A recent Internal Revenue Service decision to reject a healthcare association's tax-exempt status may signal a hard-line approach when it comes to ancillary hospital-physician joint ventures, according to a former IRS official.
The healthcare association that was denied tax-exempt status by the IRS has appealed the decision to the U.S. Tax Court in Washington.
The petition by the John Gabriel Ryan Association, an ancillary services organization sponsored by not-for-profit, 18-hospital Providence Health System, Seattle, appeared on the court's online docket last week.
The association's only activity is ownership and operation of five ancillary joint ventures-medical office buildings and imaging centers-between Providence hospitals and affiliated physicians in Alaska, California, Oregon and Washington. In two of the joint ventures the association is a partner with for-profit organizations. Four of the ventures are fully controlled by not-for-profits, while the fifth is controlled equally by for-profit and not-for-profit interests.
The association is named after the late Sister John Gabriel Ryan, a Roman Catholic nun with the Sisters of Providence order.
The association was established in 1985, reorganized a decade later, and applied for tax-exempt status in 1998. In its request for a judgment declaring it a charitable organization, the association argues that all the joint ventures contribute to Providence's charitable mission and in the case of the fifth, a binding guarantee ensures that the charitable mission is served.
In an Oct. 15 letter, the IRS advised the association that it isn't eligible for tax-exempt status because its activities benefit private interests significantly and as a result it owes back income taxes from 1997 to the present.
Healthcare tax attorney Marcus Owens, a former IRS official now with Caplan & Drysdale, Washington, said the IRS rejection seems to indicate "little room for flexibility" in the treatment of ancillary joint ventures. "It seems like there are sufficient facts and circumstances to support a favorable conclusion here, not an adverse ruling," said Owens, who is not involved in the case.
He said the IRS may have taken the position it did to buttress its recent appeal of a summary judgment favoring St. David's Health Care System, Austin, Texas, in a tax-status case also involving joint ventures (Sept. 9, p. 6). The IRS appeal in that case challenged a U.S. District Court judge's order that it reinstate the tax-exempt status of St. David's and return to the system $1.2 million in taxes plus interest.

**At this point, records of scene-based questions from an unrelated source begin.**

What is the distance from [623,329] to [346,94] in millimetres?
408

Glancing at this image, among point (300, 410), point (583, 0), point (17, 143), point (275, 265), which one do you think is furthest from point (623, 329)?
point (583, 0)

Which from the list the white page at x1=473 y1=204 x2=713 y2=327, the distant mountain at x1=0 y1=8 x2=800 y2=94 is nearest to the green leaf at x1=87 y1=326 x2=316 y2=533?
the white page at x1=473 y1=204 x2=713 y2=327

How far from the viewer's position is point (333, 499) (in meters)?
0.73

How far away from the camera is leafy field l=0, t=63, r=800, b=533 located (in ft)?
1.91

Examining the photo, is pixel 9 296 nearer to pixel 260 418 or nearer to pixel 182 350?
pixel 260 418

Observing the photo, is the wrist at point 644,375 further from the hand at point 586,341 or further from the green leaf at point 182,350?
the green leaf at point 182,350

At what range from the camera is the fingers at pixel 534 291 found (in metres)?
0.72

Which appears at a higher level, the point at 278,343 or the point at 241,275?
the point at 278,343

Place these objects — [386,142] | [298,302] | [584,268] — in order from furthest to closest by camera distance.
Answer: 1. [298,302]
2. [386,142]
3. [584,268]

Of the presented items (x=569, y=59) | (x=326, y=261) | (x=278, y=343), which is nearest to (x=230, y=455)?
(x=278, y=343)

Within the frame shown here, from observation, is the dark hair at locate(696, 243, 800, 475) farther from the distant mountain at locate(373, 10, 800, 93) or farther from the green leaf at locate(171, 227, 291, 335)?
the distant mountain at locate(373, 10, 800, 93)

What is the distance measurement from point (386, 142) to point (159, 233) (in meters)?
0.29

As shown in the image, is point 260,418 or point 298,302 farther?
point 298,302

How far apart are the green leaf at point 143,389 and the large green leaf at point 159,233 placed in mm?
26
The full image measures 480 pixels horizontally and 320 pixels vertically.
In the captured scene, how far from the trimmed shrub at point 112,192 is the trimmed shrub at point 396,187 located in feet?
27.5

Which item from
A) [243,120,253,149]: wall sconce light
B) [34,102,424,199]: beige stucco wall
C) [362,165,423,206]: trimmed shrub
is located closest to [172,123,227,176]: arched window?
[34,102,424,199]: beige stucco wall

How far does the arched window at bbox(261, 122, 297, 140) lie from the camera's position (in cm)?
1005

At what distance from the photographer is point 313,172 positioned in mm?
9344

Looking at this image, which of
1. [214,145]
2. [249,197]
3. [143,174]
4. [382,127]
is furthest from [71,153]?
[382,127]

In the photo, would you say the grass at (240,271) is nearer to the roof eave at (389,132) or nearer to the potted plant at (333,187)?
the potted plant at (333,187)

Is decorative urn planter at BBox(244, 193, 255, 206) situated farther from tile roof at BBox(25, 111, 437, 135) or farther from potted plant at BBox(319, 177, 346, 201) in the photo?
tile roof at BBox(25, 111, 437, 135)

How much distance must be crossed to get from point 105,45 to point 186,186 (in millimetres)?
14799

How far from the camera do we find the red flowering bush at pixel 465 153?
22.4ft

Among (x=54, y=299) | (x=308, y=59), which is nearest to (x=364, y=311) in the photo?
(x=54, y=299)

The John Gabriel Ryan Association's healthcare tax attorney, T.J. Sullivan, of the Washington office of Gardner, Carton & Douglas, described the amount the IRS has requested as "more than substantial."
The association is asking the court to declare it as a charitable, tax-exempt organization and order the IRS to grant its application for exemption, said Sullivan, also a former IRS official.
A single judge within the U.S. Tax Court will hear the case, probably within a year, sources said.